Labour’s entire political programme relies on a prosperous, growing economy. We want social justice. We want opportunities for all. We want social mobility. We want world-class public services, in health, education, criminal justice and transport. And we understand that these things cannot happen unless we have a growing economy, fair distribution of wealth between the nations and regions of the UK, and investment in training, skills and jobs. Labour is the party for all of those who want to be better off, who want to see their families and communities do well and prosper.
SMEs are the glue that holds communities together. They give character to our cities, towns and villages. Without them, every high street would be a clone of every other high street, and we would have lost something very special that makes us who we are. Family businesses sometimes stretching back over a century provide us with a reference point for sustainable, ethical business practices, and give continuity to communities. More and more we see our society as one where people stay at home, locked indoors, where people do not know their neighbours and do not feel engaged. Labour is the party that can reverse this.
Healthy communities are not ones obsessed with the past, however. Real communities are ones that grow and develop, ones that acknowledge their past and draw on it but allow the following generations to express themselves. Driving the growth of SMEs and the health of our economy are innovators and entrepreneurs, people who take risks, people who think differently. We can and should support people with new, bright ideas to contribute to our economy. The current government stands in the way of the growth of small businesses, choosing instead to prioritise massive multi-nationals that do not contribute anything substantive to their communities, who exploit and cut corners wherever possible.
With the ongoing uncertainty over Brexit, sadly, we need the contribution of SMEs more than ever. SMEs employ over 15 million people, or two-thirds of all jobs in the private sector. The government’s continued inability to deliver any clear strategy on Brexit is wreaking havoc on our economy and we have no idea what Brexit, when it comes, will bring.
Some are predicting growth, others further downturn. Whatever happens, we need to be supporting our SMEs so that they remain robust and dynamic. Labour is the natural friend of SMEs but the links could be stronger and more formal. This is part of what we are trying to do. The Small Business Saturday events, started by Labour a few years ago, gave Labour a chance to engage with SMEs in our constituencies. MPs, mayors and councillors had the chance to talk with the businesses in their patches. It is a wonderful initiative, and we give it our full support.
But I want this level of dialogue and engagement to be more than a single day. I want it all year round. I want it to be normal. I want our branch meetings to be stuffed full with small business men and women, with the self-employed, with entrepreneurs taking risks with exciting new ventures.
I want to see Labour MPs elected with a background in SMEs, in family- run firms, and in entrepreneurship. If Labour is truly to represent the communities we serve, then the PLP must reflect small businesses.
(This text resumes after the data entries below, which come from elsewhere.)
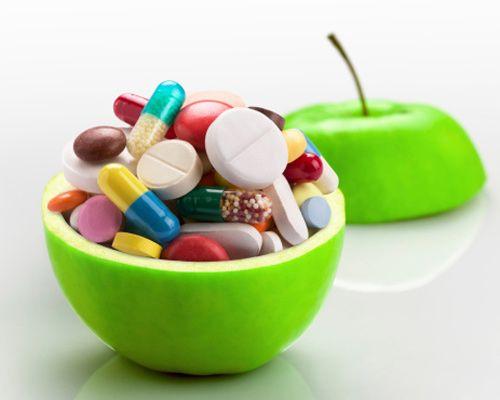 Suplementos alimenticios: '¿Son apropiados para mí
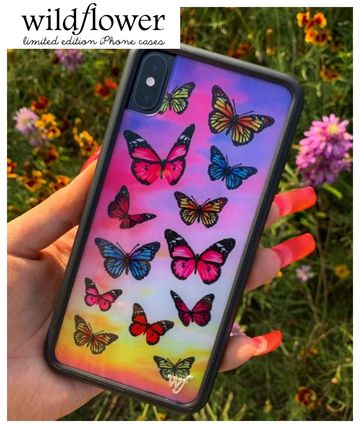 Street Style iPhone XR Logo Smart Phone Cases
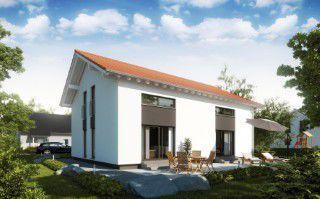 Besondere Immobilie in Schleching  - Schleching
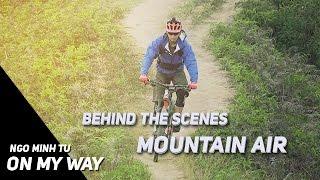 Download On My Way Series - BTS   Episode 04   Mountain Air   Enduro Mountain Bike Video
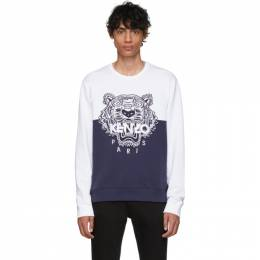 Kenzo Navy and White Limited Edition Colorblock Tiger Sweatshirt F955SW5584Z5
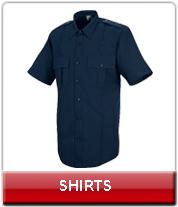 Law Enforcement Shirts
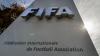 Сборная Молдовы завершает 2014 год на 121 месте в рейтинге ФИФА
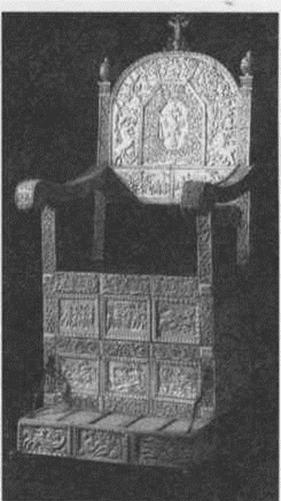 Трон Ивана Грозного - костяное кресло эпохи Средневековья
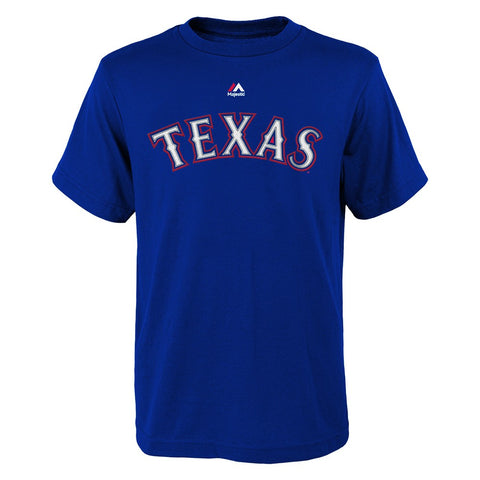 Yu Darvish MLB Majestic Texas Rangers Player Jersey Blue T-Shirt Youth (S-XL)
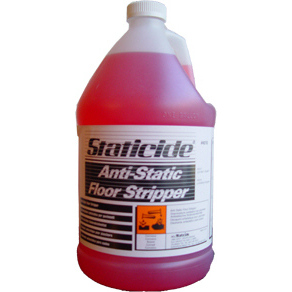 ACL 4010-1 ACL Staticide Acrylic Stripper, 1 Gallon, 4/Case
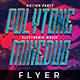 Polytone Mixedub - Flyer Template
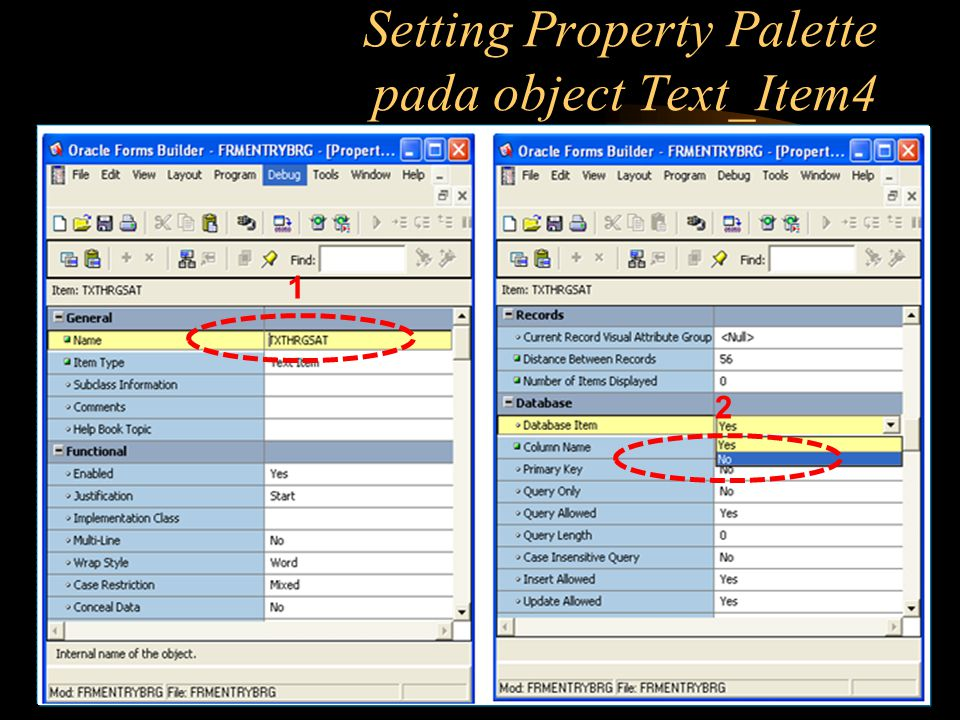 Setting Property Palette pada object Text_Item4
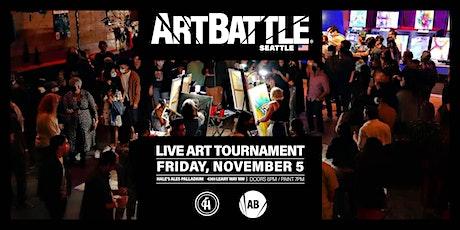 Art Battle Seattle  - November 5, 2021 tickets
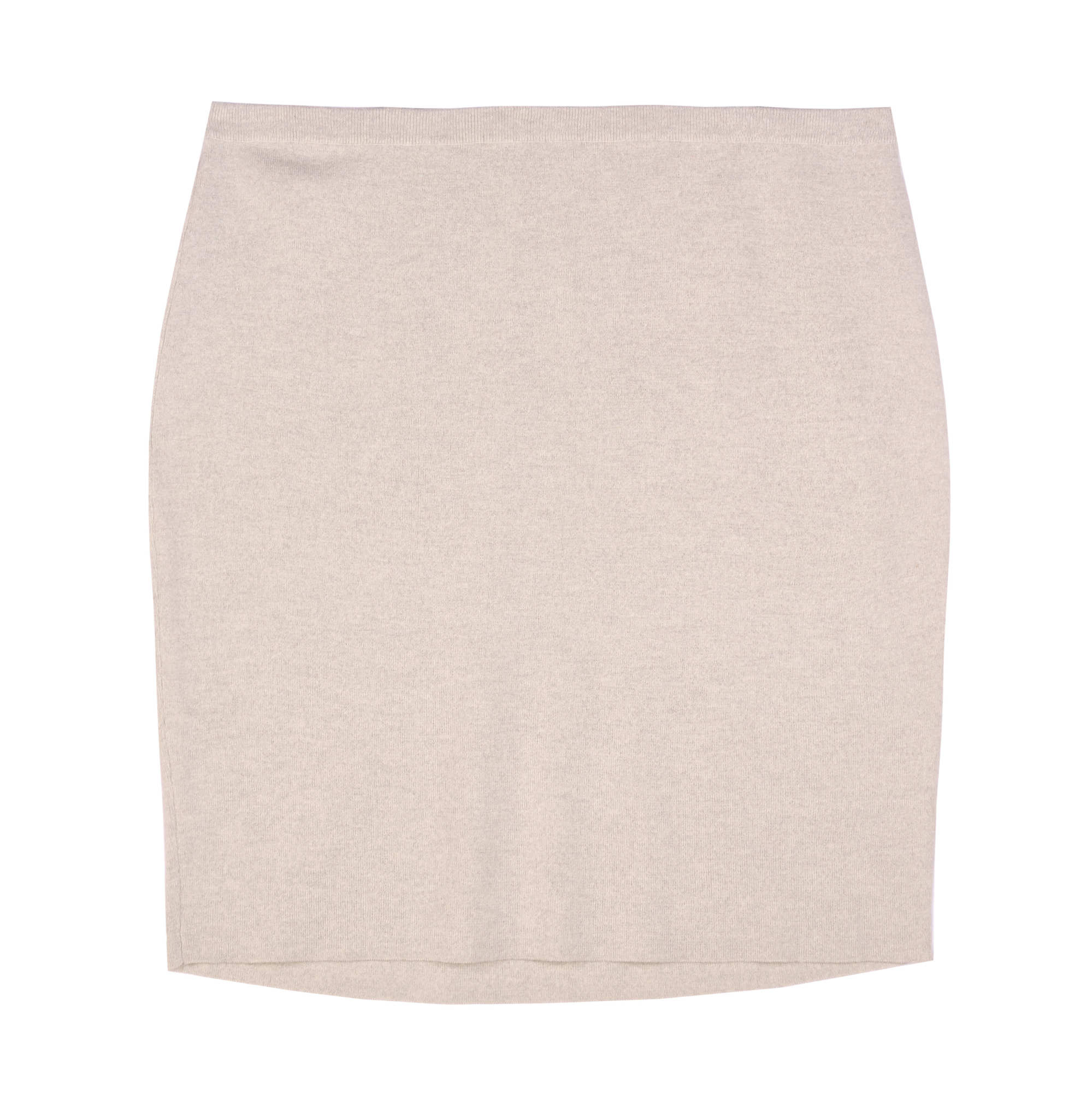 Washable Wool Crepe Skirt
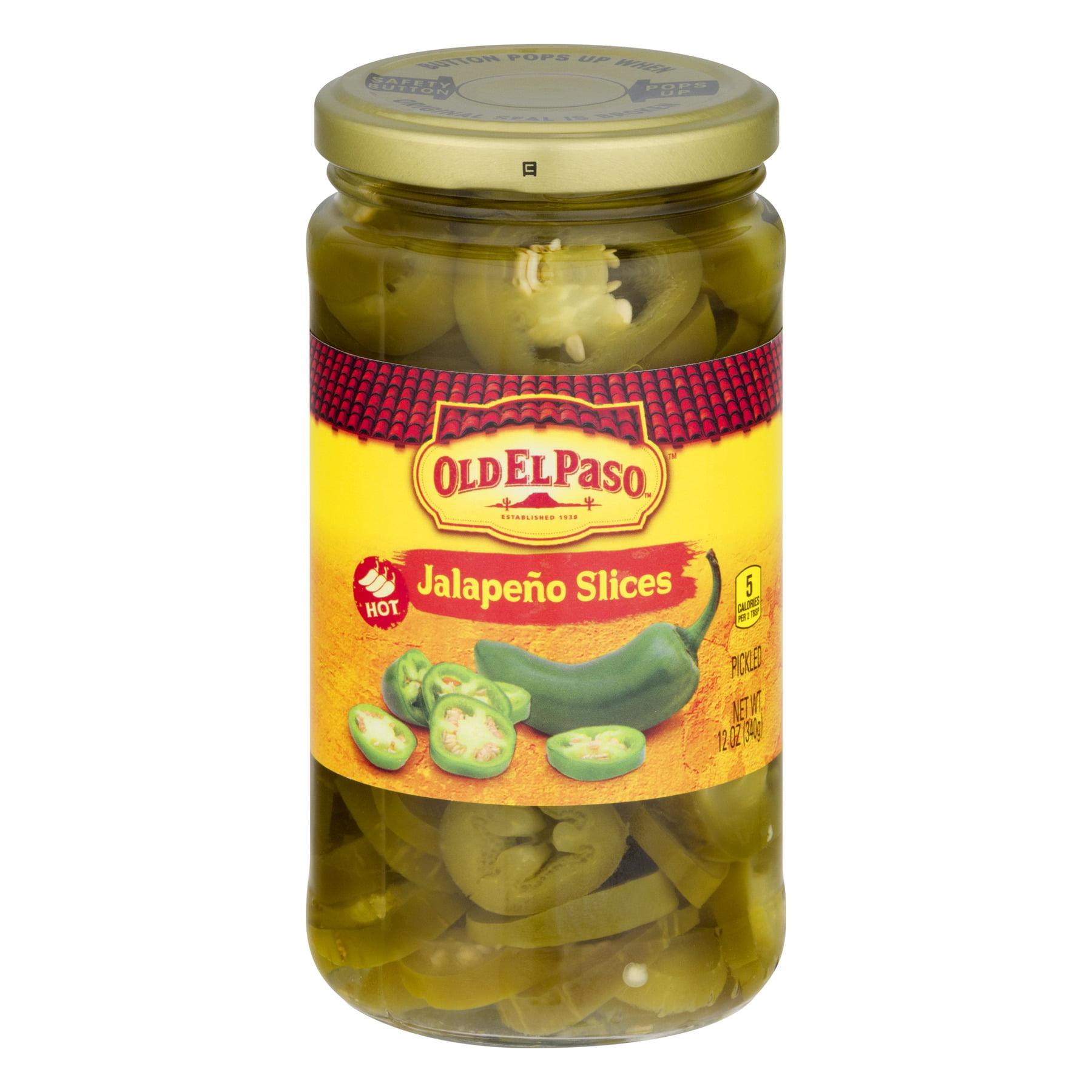 (6 Pack) Old El Paso™ Pickled Jalapeno Slices 12 oz., 12.0 OZ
We’ve made an impressive start. SMEs for Labour has grown fast, reflecting the genuine interest within the party. We’ve won the endorsements of senior Labour figures, including our leader Jeremy Corbyn, the deputy leader Tom Watson, and the shadow chancellor John McDonnell. There is still more we can do, however, to build on the natural affinity between Labour and SMEs and to boost Labour’s electability.
Ibrahim Dogus is chair of SME4Labour.